## [AUSGEWÄHLTER TEXT]

* * *

Bei einer Office-Konfiguration mit ordentlichem Towerkühler würde ich auf einen Lüfter an der Rückseite evtl. verzichten, der Lüfter vom Tower strömt ohnehin nach hinten aus und bei unterschiedlichen Drehzahlen hat man oft einen Effekt der sich wie Windrauschen anhört. Das würde ich allerdings auch abhängig davon machen wo das NT sitzt.


----------



## Spiritogre (26. November 2018)

Herbboy schrieb:


> Ein Notebook kannst du natürlich auch nehmen, aber das ist dann langsamer bei gleichem Preis bzw. für ein Modell mit ähnlicher CPU-Power und SSD zahlst du dann deutlich mehr als für den PC; hinzu kommt, dass Notebooks selbst bei einer eher schwachen CPU trotzdem oft hörbar lüften, vor allem im Sommer, und das Notebook wäre dann ja ganz nah bei Dir, so dass es dich vlt stört - obgleich ich nicht weiß, ob Du Dir bewusst bist, wie leise PCs / Notebooks inzwischen auch sein können.

* * *

## [BEREITGESTELLTES MATERIAL]
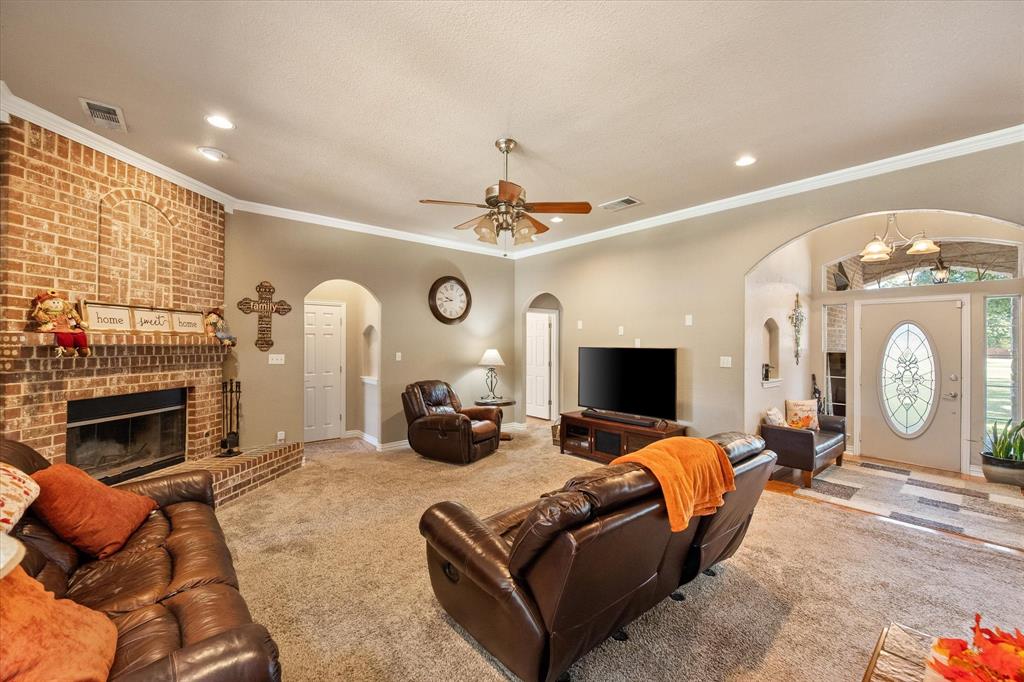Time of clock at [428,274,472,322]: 9:42
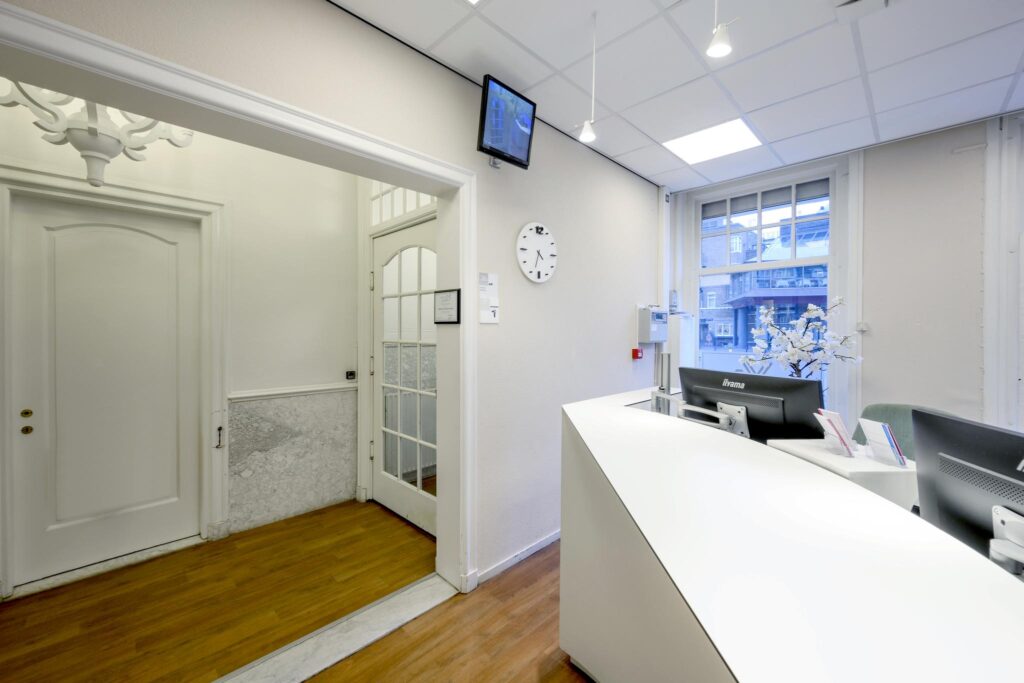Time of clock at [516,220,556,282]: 4:32
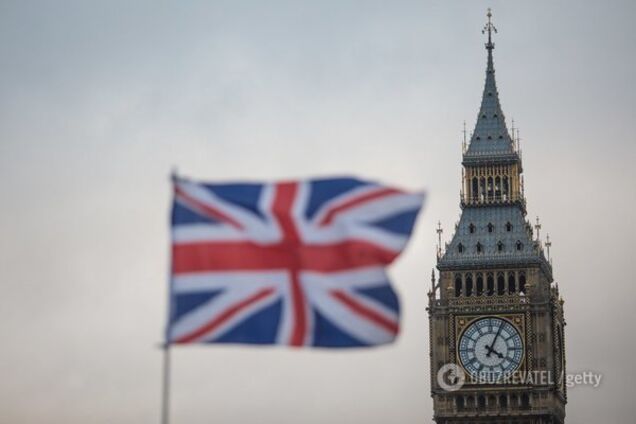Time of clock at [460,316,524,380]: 4:04
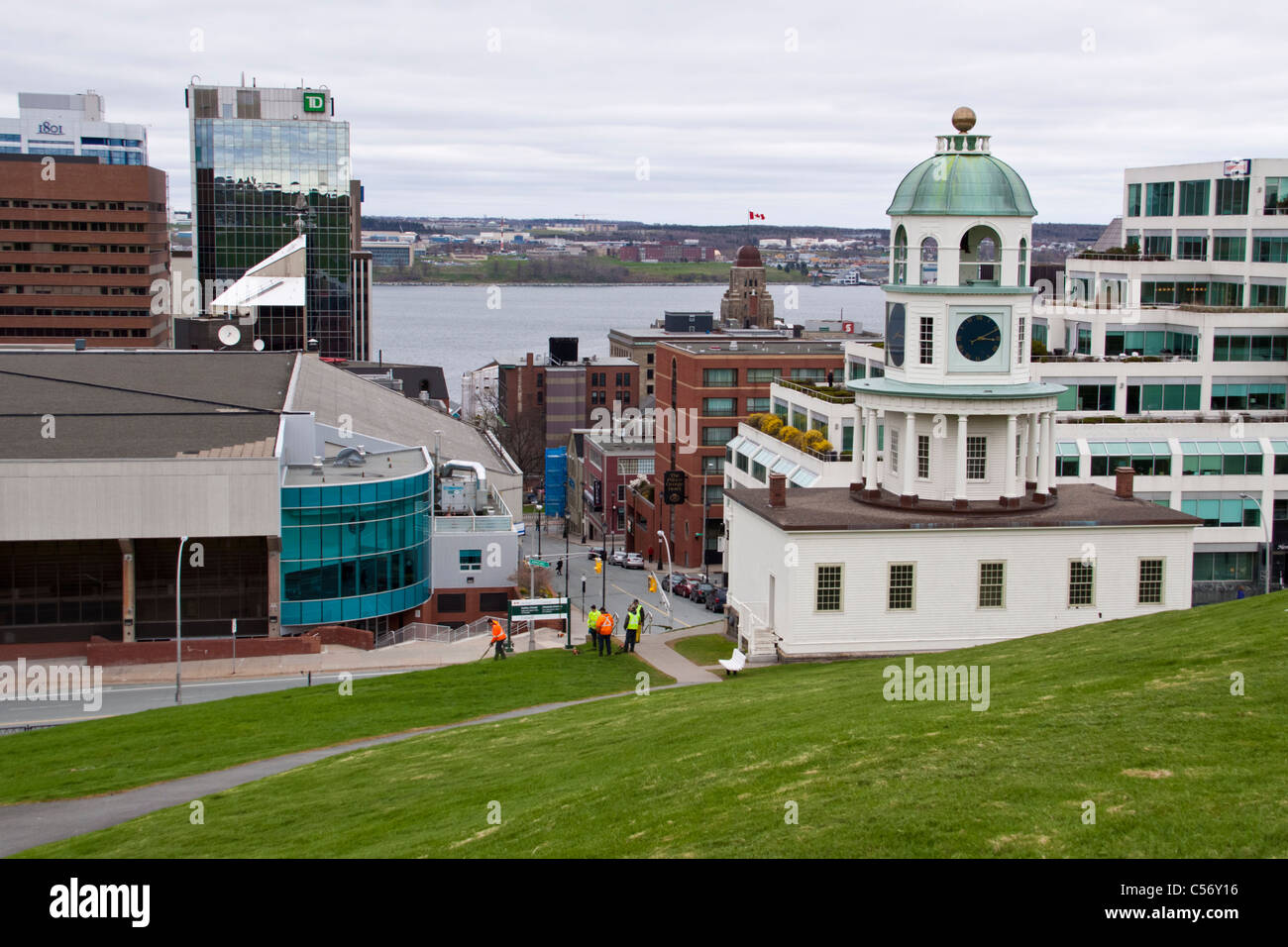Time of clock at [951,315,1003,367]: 3:10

* * *

## [AUFGABEN BEARBEITEN]
A. Prüfen Sie, ob die folgenden Aussagen mit dem Text über Gehäuselüfter und Notebooks übereinstimmen. Antworten Sie jeweils mit Ja oder Nein und zitieren Sie die entscheidenden Worte des Textes wörtlich.
(i) Bei einer Office-Konfiguration mit gutem Towerkühler würde der Verfasser unter Umständen auf einen Lüfter an der Rückseite verzichten.
(ii) Laut dem zitierten Beitrag ist ein Notebook bei gleichem Preis schneller als ein PC.
(iii) Dem zitierten Beitrag zufolge lüften Notebooks nur bei einer starken CPU hörbar.
B. Übersetzen Sie diesen Satz aus dem Text über Gehäuselüfter und Notebooks ins Englische: „Das würde ich allerdings auch abhängig davon machen wo das NT sitzt.“
Das Material hat mit dem Text nichts zu tun.

## [LÖSUNGEN]
A.
(i) Ja: „Bei einer Office-Konfiguration mit ordentlichem Towerkühler würde ich auf einen Lüfter an der Rückseite evtl. verzichten“
(ii) Nein: „aber das ist dann langsamer bei gleichem Preis“
(iii) Nein: „dass Notebooks selbst bei einer eher schwachen CPU trotzdem oft hörbar lüften“

B. However, I would also make that depend on where the power supply is located.